_TUGAS YANG DIBERIKAN 1:_ Terjemahkan kalimat berikut dari teks tentang Hak atas Kekayaan Intelektual ke dalam bahasa Inggris: "HaKI juga dapat diartikan sebagai hak eksklusif yang diberikan negara kepada seseorang ataupun sekelompok orang untuk menggunakan serta menikmati manfaat dari kekayaan intelektualnya."
_TUGAS YANG DIBERIKAN 2:_ Salin tanpa perubahan seluruh bagian teks tentang Hak atas Kekayaan Intelektual, mulai dari "A. Pengertian Hak" terus ke bawah hingga "asasi manusia (HAM).".

_TEKS YANG DISEDIAKAN:_
■ ■ ■ ■ ■
A. Pengertian Hak Atas Kekayaan Intelektual
(HAKI)
Suatu
hasil karya yang tercipta dari kemampuan intelektual manusia disebut dengan Hak
atas Kekayaan Intelektual. Hak Atas Kekayaan
Intelektual (HaKI)
memiliki nama lain Intellectual
Property Right (IPR), sebagaimana diatur
pada undang-undang No. 7 Tahun 1994 tentang pengesahan WTO (Agreement
Establishing The World Trade Organization). IPR memiliki pemahaman hak atas kekayaan yang dihasilkan
oleh suatu kemampuan intelektual manusia juga mempunyai hubungan yang erat
dengan hak seseorang secara pribadi yaitu hak asasi manusia (HAM).
HaKI
juga dapat diartikan sebagai hak eksklusif yang diberikan
negara kepada seseorang ataupun sekelompok orang untuk menggunakan serta
menikmati manfaat dari kekayaan intelektualnya.
■ ■ ■ ■ ■
_DAFTAR BUTIR:_
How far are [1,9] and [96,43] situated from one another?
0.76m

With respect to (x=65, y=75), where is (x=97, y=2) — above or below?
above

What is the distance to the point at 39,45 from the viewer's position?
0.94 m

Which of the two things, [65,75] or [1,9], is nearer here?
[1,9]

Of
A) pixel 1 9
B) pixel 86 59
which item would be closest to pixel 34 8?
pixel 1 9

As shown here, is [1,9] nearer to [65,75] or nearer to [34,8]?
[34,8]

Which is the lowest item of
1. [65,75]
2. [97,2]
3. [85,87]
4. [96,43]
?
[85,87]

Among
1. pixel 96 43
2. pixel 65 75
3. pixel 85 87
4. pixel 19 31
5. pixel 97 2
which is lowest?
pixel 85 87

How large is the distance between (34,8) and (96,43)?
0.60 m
■ ■ ■ ■ ■
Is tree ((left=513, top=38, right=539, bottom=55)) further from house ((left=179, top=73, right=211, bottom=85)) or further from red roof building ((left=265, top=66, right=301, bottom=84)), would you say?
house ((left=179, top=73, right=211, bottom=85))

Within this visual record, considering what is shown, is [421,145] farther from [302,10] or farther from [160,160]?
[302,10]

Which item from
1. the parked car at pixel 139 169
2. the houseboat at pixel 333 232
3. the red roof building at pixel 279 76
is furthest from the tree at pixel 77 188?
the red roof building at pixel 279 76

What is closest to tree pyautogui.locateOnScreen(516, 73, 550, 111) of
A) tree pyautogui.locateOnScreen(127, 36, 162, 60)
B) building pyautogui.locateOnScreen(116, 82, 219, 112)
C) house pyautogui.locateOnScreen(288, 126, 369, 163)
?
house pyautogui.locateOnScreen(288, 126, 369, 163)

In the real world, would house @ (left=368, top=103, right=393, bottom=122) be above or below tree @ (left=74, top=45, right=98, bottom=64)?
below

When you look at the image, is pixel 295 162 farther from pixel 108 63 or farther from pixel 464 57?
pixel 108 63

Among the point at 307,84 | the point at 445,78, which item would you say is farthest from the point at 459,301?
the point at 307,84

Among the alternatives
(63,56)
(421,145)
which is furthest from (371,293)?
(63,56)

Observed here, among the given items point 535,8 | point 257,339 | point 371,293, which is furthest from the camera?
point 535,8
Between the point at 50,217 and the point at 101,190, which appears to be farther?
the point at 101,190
■ ■ ■ ■ ■
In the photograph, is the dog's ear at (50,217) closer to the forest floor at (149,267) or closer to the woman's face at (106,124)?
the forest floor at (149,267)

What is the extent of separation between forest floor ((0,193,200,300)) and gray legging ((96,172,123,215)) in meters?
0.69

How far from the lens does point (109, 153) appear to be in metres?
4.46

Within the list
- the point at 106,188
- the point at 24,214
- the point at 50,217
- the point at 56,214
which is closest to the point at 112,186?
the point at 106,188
■ ■ ■ ■ ■
_PENYELESAIAN TUGAS 1:_ HaKI can also be defined as an exclusive right granted by the state to an individual or a group of people to use and enjoy the benefits of their intellectual property.

_PENYELESAIAN TUGAS 2:_
A. Pengertian Hak Atas Kekayaan Intelektual
(HAKI)
Suatu
hasil karya yang tercipta dari kemampuan intelektual manusia disebut dengan Hak
atas Kekayaan Intelektual. Hak Atas Kekayaan
Intelektual (HaKI)
memiliki nama lain Intellectual
Property Right (IPR), sebagaimana diatur
pada undang-undang No. 7 Tahun 1994 tentang pengesahan WTO (Agreement
Establishing The World Trade Organization). IPR memiliki pemahaman hak atas kekayaan yang dihasilkan
oleh suatu kemampuan intelektual manusia juga mempunyai hubungan yang erat
dengan hak seseorang secara pribadi yaitu hak asasi manusia (HAM).